Town officials and members of the public pressed for a temporary moratorium on battery energy storage system (BESS) projects in Goshen at the Oct. 23 meeting, citing fire risk, hazardous emissions and gaps in local regulation and emergency response planning.
The comprehensive-plan committee raised concerns that thermal-runaway fires, toxic gases released during battery combustion, limited effective suppression methods and questions about commercial ownership and equipment swaps create public-safety and environmental risks. Committee members and residents said BESS technology is evolving quickly and argued the town should pause new approvals while staff and the committee complete a study and propose zoning or permitting safeguards.
Multiple speakers recounted experiences and research from other municipalities. A resident who identified himself as Chris Healy said testing and real-world incidents show BESS fires can be protracted, difficult to extinguish, and can emit toxic smoke; another resident urged the town to obtain independent technical review rather than rely on applicant-paid consultants. Planning-board members told the board they had several outstanding technical questions after recent applicant presentations, including safe setback distances, fire-suppression strategies, equipment-chain-of-custody and whether proposed installations comply with current zoning.
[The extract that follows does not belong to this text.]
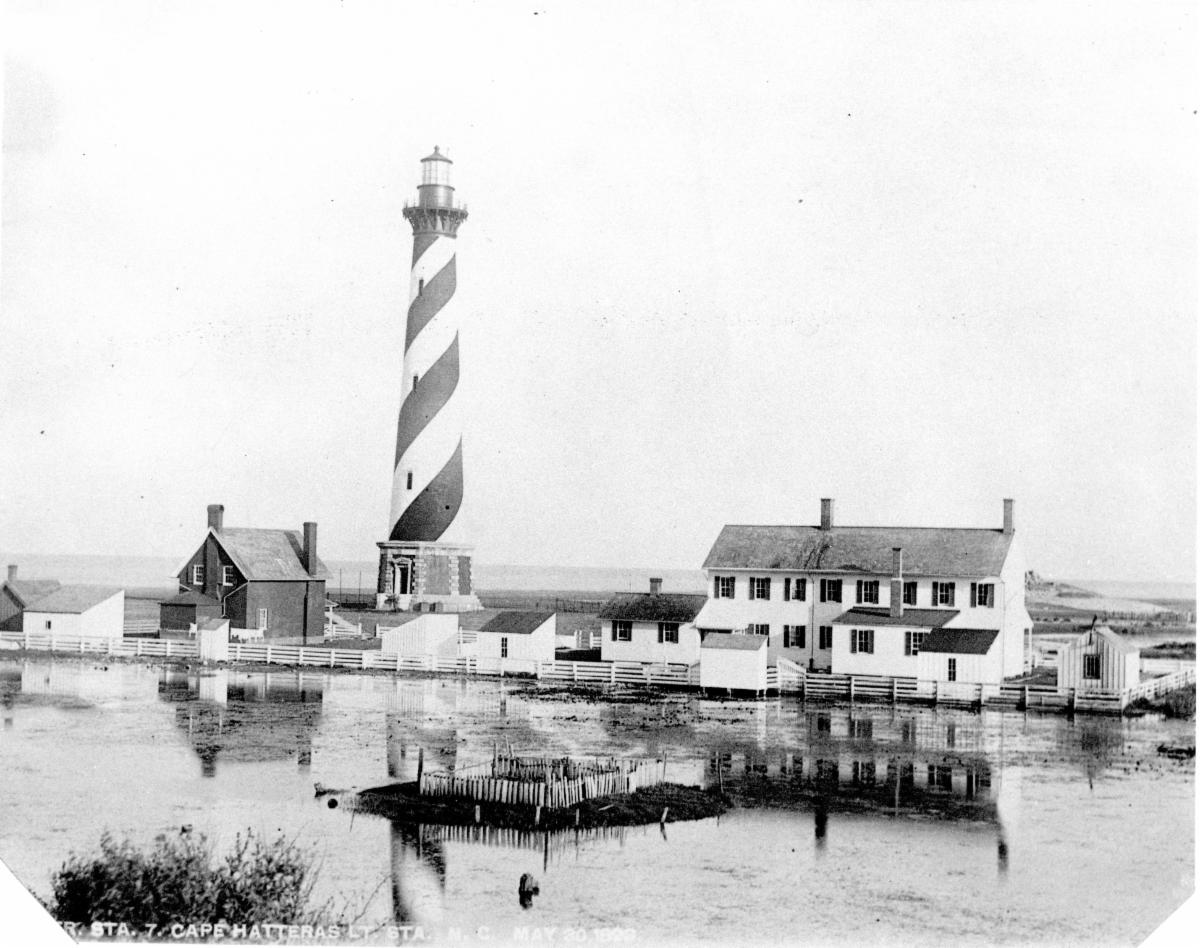 This 1893 photo of Cape Hatteras Light Station was likely taken following a storm event.  The rubble of the original 1802 lighthouse (destroyed in 1871) can be seen to the right of the double keepers' quarters.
Officials said two active or recently filed BESS-related applications exist in a Harley Road overlay district; the planning board has referred those requests to the zoning board for waivers where necessary. Board members said they would consider drafting a short-term moratorium patterned on the town’s prior solar moratorium to allow time for staff, emergency services and the planning board to define objective standards, training requirements for first responders, site-design and decommissioning requirements, and minimum insurance or escrow obligations before any local approvals proceed.
No formal moratorium was adopted at the Oct. 23 meeting. Board members directed staff and the comprehensive-plan committee to prepare a proposed moratorium ordinance and a short technical checklist about public-safety and environmental safeguards for board consideration.